ISPEZIONARE UN CANTIERE? CONSIGLIO AI COLLEGHI GRILLINI DI STUDIARE LE NORMATIVE RELATIVE AI POTERI DEI PARLAMENTARI

In questi ultimi giorni i Parlamentari Grillini per bocca del Sen. Marco Scibona hanno annunciano la loro volontà di procedere nella loro nuova veste di rappresentanti istituzionali ad un’ispezione del cantiere di Chiomonte.

Mi dispiace dover segnalare ai miei inesperti colleghi che essere Parlamentari della Repubblica non ci pone al di sopra della legge e che la legge, soprattutto per un eletto dal popolo, dovrebbe essere puntualmente conosciuta e rispettata.

Pertanto, mi permetto di segnalare che il potere di ispezione da parte di un Parlamentare è regolato da una legge, la numero 354 /75 art. 67, dal Dpr 230/2000 art. 117, per le strutture carcerarie, da una recente circolare del Ministero degli Interni riguardate le visite ai Cie e dalla legge 206/98 novata nel Dlt 66 del 15 marzo 2010, per quanto riguarda le caserme e le installazioni militari. Tali normative consentono, infatti, l’ispezione presso carceri, camere di sicurezza, Cie e presso strutture militari e installazioni fisse o mobili che ospitano corpi o personale delle forze armate, con un preavviso di 24 ore. L’ultima segnalazione di carattere legislativo in materia riguarda eventuali ispezioni decise dalle Commissioni parlamentari d’indagine che, come noto, hanno poteri similari ai Pm.

Mi pare evidente che il cantiere di Chiomonte, come peraltro dice il nome stesso, non possa essere confuso con un carcere, né con una camera sicurezza, un Cie o una casera. Forse i Parlamentari Grillini hanno confuso il sito strategico di interesse nazionale con un sito militare. La differenza è sostanziale. Laddove volessero fare un’ispezione in base alla legge 206/98 (caserme e affini), segnalo che potrebbero ispezionare esclusivamente le zone del cantiere di Chiomonte dove stazionano le pattuglie delle forze armate, e non ispezionare la restante struttura.

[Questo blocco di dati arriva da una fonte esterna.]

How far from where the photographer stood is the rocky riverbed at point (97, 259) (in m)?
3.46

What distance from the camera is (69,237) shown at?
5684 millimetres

Pertanto, il Sen. Marco Scibona e i suoi colleghi a 5Stelle per poter visitare il cantiere dovranno fare regolare e si spera educata richiesta al soggetto responsabile dello stesso, attendere la risposta, attenersi alle indicazioni che verranno fornite, mantenendo un atteggiamento non riconducibile a quell’arroganza della ‘casta’ da loro tanto contestata. Ricordo, infine, che le normative in materia prevedono che qualunque inosservanza sia punibile con la denuncia per violazione di domicilio. Personalmente ho richiesto a Ltf, soggetto responsabile del cantiere, la possibilità di vistare il sito di Chiomonte e mi atterrò scrupolosamente alle conseguenti indicazioni che mi verranno fornite.

Mi è ovviamente chiaro il tentativo da parte dei 5Stelle di cercare una scusa per organizzare una polemica in punta di diritto, finalizzata probabilmente a farsi respingere la richiesta di visita. Mi auguro che, anche grazie a questa mia puntuale seppur breve illustrazione della normativa, visto che nel movimento No Tav esistono soggetti che più volte hanno usato violenza contro operai e forze dell’ordine (mai riconducibili al Movimento 5Stelle), che rappresentanti delle istituzioni non favoriscano inutili tensioni e si attengano scrupolosamente alle normative vigenti. Chiedo al Prefetto, prima di sabato, di confermare od eventualmente smentire la mia ricostruzione normativa.